Purpose - In order to solve the problems of difficulty in lending to family farms and the lack of credit products, it is necessary to classify the credit rating of family farms and determine the credit risk level of different family farms, so that agriculture-related financial institutions can implement different credit strategies. Design/methodology/approach - A method based on BP neural network model is proposed to measure the weights of credit evaluation indicators of family farms and the linear weighting method and the fuzzy comprehensive evaluation method are used to establish the final credit rating system for family farms. Findings - The empirical results show that the majority of the 246 family farms in Inner Mongolia have a low CC rating.
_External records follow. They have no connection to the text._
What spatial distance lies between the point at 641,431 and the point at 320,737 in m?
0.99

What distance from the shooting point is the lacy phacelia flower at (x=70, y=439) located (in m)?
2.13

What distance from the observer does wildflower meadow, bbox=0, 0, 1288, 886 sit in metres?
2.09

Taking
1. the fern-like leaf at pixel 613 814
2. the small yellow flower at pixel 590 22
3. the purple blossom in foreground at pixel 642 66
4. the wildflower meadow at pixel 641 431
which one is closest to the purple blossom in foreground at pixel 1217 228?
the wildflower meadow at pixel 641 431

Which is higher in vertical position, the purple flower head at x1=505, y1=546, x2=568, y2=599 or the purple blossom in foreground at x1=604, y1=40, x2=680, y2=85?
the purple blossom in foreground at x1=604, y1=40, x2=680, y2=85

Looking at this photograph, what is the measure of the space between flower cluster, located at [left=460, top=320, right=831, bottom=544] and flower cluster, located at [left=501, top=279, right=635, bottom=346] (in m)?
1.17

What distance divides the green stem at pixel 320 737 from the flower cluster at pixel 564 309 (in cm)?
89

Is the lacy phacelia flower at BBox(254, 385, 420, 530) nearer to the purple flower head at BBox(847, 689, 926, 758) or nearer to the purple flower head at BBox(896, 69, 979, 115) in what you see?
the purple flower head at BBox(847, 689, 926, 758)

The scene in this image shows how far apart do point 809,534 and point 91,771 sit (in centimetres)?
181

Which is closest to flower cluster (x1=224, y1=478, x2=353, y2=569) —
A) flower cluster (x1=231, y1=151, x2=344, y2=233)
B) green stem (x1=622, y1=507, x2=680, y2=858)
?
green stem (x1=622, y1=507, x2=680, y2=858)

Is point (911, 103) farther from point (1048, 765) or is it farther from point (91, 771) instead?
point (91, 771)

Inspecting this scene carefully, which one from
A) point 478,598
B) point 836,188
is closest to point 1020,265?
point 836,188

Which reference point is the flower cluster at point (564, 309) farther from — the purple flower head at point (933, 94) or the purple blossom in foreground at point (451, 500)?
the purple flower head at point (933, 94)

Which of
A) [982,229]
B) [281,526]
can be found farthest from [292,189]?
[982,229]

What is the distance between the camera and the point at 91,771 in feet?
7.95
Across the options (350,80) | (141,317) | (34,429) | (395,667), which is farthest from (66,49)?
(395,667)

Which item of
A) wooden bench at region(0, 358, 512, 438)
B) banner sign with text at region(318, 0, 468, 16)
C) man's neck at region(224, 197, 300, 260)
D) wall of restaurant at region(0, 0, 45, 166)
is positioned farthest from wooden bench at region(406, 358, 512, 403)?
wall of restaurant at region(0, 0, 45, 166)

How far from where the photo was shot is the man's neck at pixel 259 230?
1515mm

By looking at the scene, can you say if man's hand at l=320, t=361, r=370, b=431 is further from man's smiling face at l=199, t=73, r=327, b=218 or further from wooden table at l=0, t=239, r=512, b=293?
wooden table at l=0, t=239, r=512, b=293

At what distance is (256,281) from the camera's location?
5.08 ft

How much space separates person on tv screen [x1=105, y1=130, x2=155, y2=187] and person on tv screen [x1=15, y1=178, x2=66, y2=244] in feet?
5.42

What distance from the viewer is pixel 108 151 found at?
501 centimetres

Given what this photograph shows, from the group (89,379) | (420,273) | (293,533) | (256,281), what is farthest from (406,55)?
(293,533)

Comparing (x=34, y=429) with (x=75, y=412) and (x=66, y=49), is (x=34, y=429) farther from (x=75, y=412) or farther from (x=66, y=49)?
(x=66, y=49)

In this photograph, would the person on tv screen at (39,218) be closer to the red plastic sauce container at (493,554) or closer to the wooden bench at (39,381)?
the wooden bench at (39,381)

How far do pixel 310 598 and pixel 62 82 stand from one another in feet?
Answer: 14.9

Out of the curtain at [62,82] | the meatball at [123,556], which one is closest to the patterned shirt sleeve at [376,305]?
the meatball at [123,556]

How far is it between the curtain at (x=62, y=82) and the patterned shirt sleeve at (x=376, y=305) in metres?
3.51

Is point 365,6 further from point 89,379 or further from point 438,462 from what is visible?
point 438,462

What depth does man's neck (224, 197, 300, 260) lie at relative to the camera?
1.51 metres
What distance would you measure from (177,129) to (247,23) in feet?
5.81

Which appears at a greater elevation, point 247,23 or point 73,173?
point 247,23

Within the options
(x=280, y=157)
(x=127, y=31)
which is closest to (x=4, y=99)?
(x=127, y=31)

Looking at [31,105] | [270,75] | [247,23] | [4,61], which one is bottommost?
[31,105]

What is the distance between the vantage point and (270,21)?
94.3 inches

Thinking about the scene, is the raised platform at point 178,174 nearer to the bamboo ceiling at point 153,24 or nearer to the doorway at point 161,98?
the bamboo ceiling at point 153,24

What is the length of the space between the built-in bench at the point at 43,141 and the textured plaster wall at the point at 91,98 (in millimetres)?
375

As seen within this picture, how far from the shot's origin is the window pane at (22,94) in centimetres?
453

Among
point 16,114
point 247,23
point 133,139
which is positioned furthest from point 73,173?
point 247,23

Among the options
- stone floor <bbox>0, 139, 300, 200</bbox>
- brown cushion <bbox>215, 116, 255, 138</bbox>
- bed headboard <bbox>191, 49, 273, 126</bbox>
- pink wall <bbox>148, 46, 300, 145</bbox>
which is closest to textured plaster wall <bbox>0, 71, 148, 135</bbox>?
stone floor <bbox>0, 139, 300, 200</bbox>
Originality/value - By constructing a sound and reasonable credit rating system for family farms, thus providing an objective evaluation of the credit rating of family farms, the credit granting status of agriculture-related financial institutions will be adapted to the reasonable loan demand status of family farm owners, and the quality and level of their credit approval will be continuously enhanced.

Suggested Citation

  • Wenluhan Fu & Zhanjiang Li, 2024. "Credit rating of family farms based on optimal assignment of credit indicators by BP neural network," Agricultural Finance Review, Emerald Group Publishing Limited, vol. 84(2/3), pages 175-190, June.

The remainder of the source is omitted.